▶ [Goal of the exercise] Rewrite the items from the line with "Out of point" up to and including the line with "16625 millimetres", replacing "dark wet rock" with "dark slick rock" and leaving everything else unchanged.

[Start Stored rows]

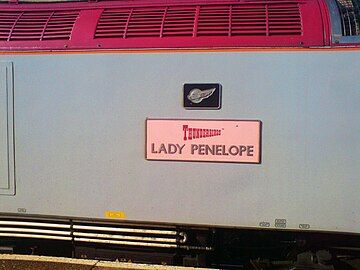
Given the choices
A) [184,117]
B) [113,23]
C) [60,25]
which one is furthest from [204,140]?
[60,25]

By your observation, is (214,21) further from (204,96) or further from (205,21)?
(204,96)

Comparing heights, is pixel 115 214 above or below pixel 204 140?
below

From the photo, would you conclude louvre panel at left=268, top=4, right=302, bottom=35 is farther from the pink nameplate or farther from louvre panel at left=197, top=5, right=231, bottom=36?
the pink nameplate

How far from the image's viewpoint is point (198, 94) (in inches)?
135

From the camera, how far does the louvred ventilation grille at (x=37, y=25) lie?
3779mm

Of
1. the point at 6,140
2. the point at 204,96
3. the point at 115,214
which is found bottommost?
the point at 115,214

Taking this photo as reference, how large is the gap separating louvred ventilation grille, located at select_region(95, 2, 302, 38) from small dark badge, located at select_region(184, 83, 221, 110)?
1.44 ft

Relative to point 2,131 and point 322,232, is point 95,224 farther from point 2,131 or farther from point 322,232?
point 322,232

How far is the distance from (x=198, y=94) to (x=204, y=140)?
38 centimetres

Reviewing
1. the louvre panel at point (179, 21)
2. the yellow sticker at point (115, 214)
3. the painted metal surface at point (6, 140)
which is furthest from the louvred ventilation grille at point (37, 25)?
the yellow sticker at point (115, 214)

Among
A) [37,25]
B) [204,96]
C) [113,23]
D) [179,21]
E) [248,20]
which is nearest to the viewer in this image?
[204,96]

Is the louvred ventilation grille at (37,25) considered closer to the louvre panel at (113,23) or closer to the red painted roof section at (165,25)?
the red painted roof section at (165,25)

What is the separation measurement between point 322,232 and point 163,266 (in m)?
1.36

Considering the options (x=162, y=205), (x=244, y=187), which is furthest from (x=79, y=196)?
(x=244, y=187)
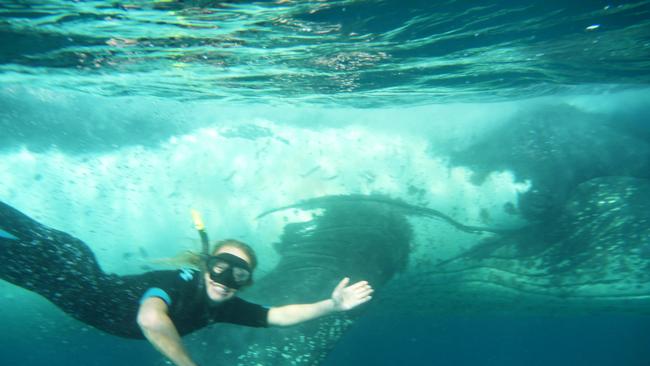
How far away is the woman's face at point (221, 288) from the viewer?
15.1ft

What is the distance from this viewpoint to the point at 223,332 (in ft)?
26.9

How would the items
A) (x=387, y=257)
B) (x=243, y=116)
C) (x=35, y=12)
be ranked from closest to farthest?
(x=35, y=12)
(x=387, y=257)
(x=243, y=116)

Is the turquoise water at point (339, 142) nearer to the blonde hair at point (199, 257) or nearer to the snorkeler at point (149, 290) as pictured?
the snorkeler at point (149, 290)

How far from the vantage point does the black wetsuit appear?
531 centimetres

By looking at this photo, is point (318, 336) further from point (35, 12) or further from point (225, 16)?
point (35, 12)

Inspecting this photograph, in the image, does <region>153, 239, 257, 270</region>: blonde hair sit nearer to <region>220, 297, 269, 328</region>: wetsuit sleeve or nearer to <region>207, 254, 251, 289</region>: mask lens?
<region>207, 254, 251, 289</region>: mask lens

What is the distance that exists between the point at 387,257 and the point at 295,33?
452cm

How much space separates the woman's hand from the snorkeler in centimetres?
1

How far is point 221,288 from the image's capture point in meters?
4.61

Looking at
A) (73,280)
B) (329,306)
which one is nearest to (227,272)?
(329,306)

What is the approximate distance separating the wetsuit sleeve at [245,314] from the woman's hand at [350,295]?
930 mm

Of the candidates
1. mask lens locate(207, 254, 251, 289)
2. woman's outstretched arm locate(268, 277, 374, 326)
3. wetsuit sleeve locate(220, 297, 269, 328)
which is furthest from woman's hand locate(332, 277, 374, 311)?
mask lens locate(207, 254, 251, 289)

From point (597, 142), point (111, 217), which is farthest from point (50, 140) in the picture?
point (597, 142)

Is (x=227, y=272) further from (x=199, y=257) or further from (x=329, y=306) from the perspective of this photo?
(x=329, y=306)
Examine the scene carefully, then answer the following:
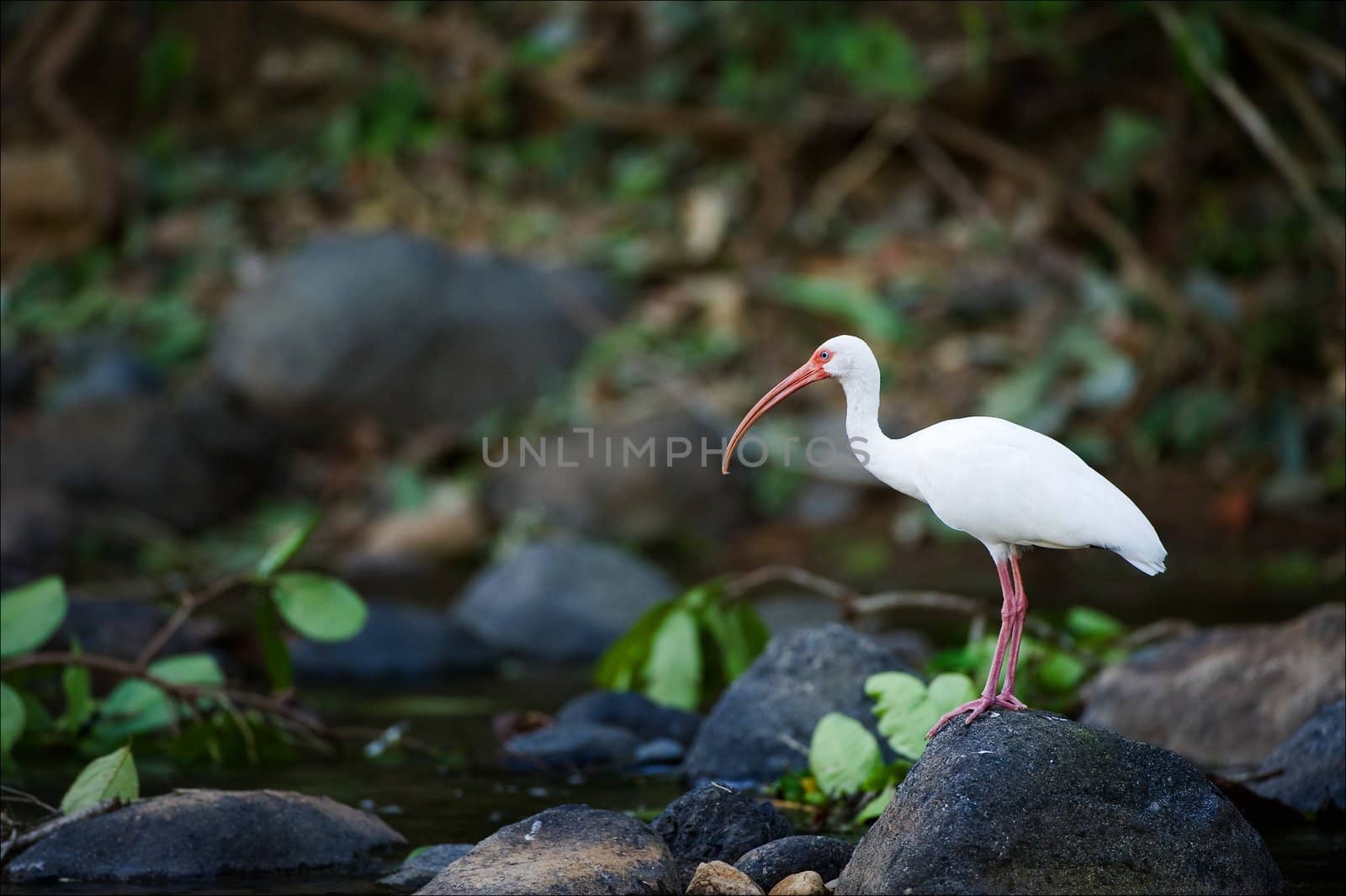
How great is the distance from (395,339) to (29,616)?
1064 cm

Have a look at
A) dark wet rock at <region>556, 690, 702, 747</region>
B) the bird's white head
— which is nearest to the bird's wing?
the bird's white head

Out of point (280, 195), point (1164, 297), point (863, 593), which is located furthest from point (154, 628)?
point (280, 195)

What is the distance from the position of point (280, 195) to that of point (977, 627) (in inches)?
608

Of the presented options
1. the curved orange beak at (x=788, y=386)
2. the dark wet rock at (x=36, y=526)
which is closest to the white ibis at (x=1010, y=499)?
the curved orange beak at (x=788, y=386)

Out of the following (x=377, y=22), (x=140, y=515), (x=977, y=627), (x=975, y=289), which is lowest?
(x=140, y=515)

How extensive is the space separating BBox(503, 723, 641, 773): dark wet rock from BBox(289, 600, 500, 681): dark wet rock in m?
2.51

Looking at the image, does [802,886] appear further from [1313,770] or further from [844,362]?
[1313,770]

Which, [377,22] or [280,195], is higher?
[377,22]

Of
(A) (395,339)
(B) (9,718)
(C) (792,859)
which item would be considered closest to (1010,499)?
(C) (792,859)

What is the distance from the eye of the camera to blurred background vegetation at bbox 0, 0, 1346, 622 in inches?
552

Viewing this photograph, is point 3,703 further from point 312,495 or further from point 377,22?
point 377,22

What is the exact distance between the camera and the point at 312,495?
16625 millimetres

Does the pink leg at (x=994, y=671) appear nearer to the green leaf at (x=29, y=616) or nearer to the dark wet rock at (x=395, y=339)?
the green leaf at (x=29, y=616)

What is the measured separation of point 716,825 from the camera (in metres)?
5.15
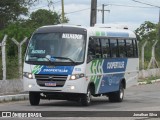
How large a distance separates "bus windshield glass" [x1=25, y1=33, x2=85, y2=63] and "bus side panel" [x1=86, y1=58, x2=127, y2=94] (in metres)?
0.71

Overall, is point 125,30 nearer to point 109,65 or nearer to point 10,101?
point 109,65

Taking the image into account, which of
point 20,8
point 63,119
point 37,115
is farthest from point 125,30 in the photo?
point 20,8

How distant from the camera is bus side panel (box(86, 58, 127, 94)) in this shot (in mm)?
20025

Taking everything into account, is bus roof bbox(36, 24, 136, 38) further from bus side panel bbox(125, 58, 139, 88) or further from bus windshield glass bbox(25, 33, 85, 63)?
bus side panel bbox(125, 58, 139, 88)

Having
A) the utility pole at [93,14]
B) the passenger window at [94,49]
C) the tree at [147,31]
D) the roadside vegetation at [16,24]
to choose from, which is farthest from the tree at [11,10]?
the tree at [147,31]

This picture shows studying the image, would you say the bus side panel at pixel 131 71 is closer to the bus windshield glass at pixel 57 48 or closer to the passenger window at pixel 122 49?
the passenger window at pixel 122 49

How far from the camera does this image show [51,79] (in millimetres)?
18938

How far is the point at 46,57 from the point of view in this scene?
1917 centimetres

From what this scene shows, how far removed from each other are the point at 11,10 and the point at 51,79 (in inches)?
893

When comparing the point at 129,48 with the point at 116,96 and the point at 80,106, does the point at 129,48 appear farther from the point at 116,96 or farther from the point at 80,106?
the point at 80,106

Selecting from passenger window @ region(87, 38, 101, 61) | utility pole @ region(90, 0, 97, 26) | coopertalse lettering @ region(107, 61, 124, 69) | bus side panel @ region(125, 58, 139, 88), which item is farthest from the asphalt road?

[End Stored rows]

▶ [Expected output]
Out of point (280, 195), point (1164, 297), point (863, 593), which is located furthest from point (154, 628)?
point (280, 195)

What is the distance from the position of point (280, 195) to that of point (977, 627) (in inches)?
608

Of the presented options
1. the curved orange beak at (x=788, y=386)
2. the dark slick rock at (x=36, y=526)
which is closest to the white ibis at (x=1010, y=499)?
the curved orange beak at (x=788, y=386)

Out of the following (x=377, y=22), (x=140, y=515), (x=977, y=627), (x=975, y=289), which is lowest?
(x=140, y=515)

How extensive is the space separating BBox(503, 723, 641, 773): dark slick rock from BBox(289, 600, 500, 681): dark slick rock in m?
2.51

Looking at the image, does [802,886] appear further from [1313,770] or further from [844,362]?
[1313,770]

Which, [377,22] or [280,195], is higher?
[377,22]

Of
(A) (395,339)
(B) (9,718)
(C) (792,859)
which item would be considered closest to (1010,499)?
(C) (792,859)

What is the distance from the eye of the camera to blurred background vegetation at bbox 0, 0, 1346, 622 in inches?
552

Viewing this photograph, is point 3,703 further from point 312,495 or further from point 377,22?
point 377,22

What is the exact distance between the camera and the point at 312,495?
16625 millimetres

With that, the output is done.